Телевидение — очень действенное средство массовой информации. Благодаря моему выступлению на телевидении тонны медикаментов, продуктов питания, одеял и палаток были доставлены беженцам. Были получены £2 млн. от правительства миссис Тэтчер. Было проведено экстренное собрание представителей пяти основных благотворительных организаций. Бесплатные рекламные объявления должны были появиться на ВВС и ITV. Я верю, что в данном случае благодаря решительным действиям удалось предотвратить большую беду. Но не скажи мы о ней во всеуслышанье, ничего бы не произошло.
Проблема в том, как часто можно в подобных целях пользоваться прессой в такой маленькой стране, как Англия, чтобы рассчитывать на отклик общественности. Если здесь оказался бы хоть намек на то, что я делаю это ради личной славы, я не мог бы этого сделать совсем».

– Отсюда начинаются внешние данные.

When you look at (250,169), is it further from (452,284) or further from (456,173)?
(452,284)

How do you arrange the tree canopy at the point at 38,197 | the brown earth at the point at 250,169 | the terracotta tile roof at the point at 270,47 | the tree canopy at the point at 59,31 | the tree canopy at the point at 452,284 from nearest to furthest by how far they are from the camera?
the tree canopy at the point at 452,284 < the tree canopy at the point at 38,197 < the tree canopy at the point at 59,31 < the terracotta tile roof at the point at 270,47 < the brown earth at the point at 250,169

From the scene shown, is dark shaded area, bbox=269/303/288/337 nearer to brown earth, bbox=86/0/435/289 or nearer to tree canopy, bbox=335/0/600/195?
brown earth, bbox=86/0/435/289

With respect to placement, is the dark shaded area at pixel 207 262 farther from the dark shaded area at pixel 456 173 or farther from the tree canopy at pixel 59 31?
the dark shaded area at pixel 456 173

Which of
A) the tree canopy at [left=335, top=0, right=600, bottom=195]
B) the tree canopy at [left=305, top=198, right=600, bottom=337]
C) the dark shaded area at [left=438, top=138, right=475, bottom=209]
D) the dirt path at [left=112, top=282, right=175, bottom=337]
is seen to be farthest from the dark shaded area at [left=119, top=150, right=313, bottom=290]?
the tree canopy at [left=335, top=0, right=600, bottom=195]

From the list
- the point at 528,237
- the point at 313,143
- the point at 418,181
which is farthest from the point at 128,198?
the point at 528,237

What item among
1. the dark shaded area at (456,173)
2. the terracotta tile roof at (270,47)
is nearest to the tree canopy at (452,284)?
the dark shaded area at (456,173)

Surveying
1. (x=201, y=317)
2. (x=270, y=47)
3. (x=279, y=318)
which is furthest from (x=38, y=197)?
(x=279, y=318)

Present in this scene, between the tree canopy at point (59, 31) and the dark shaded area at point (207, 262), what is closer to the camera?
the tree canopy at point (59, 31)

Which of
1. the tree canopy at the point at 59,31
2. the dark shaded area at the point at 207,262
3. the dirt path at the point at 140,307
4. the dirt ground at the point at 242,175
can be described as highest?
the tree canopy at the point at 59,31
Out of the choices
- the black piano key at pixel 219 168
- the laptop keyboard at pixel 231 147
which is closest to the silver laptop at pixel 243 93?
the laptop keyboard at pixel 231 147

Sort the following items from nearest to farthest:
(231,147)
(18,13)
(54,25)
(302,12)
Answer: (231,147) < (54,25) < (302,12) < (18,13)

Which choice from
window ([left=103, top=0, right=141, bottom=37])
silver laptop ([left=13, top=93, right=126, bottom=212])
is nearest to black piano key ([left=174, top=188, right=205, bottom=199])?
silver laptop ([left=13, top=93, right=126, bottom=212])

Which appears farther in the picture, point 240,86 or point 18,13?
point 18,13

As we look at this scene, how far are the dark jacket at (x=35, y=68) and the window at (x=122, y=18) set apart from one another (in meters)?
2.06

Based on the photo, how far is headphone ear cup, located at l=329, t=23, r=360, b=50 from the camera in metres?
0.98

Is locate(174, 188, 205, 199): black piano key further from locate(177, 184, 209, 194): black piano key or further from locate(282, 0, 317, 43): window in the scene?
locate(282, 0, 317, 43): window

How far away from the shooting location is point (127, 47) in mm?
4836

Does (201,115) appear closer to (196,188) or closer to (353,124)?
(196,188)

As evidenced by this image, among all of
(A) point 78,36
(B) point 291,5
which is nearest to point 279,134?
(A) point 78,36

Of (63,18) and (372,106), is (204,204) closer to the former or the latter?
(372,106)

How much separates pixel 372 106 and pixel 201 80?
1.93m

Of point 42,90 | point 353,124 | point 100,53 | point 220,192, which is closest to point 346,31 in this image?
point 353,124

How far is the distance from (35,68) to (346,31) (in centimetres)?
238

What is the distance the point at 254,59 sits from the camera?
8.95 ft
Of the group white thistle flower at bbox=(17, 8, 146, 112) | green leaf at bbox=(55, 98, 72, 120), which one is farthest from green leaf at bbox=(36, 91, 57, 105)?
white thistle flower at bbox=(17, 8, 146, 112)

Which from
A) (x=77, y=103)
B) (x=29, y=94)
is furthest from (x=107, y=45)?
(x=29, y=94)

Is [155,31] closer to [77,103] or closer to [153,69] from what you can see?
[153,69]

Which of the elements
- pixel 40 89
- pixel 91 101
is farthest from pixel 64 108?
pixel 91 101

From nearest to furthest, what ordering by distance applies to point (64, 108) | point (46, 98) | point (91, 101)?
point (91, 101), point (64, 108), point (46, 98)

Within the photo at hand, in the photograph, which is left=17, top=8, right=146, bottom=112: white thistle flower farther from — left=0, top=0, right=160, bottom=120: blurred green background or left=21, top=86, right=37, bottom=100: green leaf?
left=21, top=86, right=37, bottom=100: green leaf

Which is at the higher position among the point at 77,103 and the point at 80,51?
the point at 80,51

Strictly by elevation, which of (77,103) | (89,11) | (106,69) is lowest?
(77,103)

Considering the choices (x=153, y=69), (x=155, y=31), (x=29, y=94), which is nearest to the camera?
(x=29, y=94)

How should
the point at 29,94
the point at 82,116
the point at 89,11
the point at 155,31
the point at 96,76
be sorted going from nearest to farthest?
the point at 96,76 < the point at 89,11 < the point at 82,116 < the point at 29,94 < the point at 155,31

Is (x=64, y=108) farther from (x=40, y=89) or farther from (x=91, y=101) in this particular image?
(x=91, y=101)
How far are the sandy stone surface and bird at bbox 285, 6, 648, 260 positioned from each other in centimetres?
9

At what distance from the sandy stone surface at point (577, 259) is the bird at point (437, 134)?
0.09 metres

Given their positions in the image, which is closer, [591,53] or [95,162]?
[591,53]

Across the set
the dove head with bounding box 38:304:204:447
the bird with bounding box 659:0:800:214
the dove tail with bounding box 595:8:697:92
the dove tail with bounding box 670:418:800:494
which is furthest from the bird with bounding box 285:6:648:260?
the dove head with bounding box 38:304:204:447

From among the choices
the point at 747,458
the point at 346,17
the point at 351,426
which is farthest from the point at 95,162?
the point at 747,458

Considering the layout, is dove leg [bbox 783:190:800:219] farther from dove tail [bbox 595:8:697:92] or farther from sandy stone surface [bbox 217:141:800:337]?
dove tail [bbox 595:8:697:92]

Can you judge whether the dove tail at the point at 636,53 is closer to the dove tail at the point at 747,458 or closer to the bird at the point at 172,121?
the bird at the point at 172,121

Совершив полет в Багдад и вызволив из плена заложников, Virgin снова перехватила инициативу у British Airways. В тот момент я понятия не имел, что полет самолета Virgin в Багдад вызовет такое сильное раздражение лорда Кинга. Я пытался выручить людей. В моем распоряжении был самолет, и я мог действовать быстро. И хотя этот самолет был лишь одним из четырех, имевшихся в наличии у Virgin Atlantic, внезапно создалось впечатление, что наша компания стала более значимой в глазах людей. Мы успешно договорились с Саддамом Хусейном, завезли медикаменты; и мы вернули заложников. Только позже я обнаружил, что негодование лорда Кинга положило начало полномасштабной кампании British Airways, целью которой было разорить Virgin Atlantic.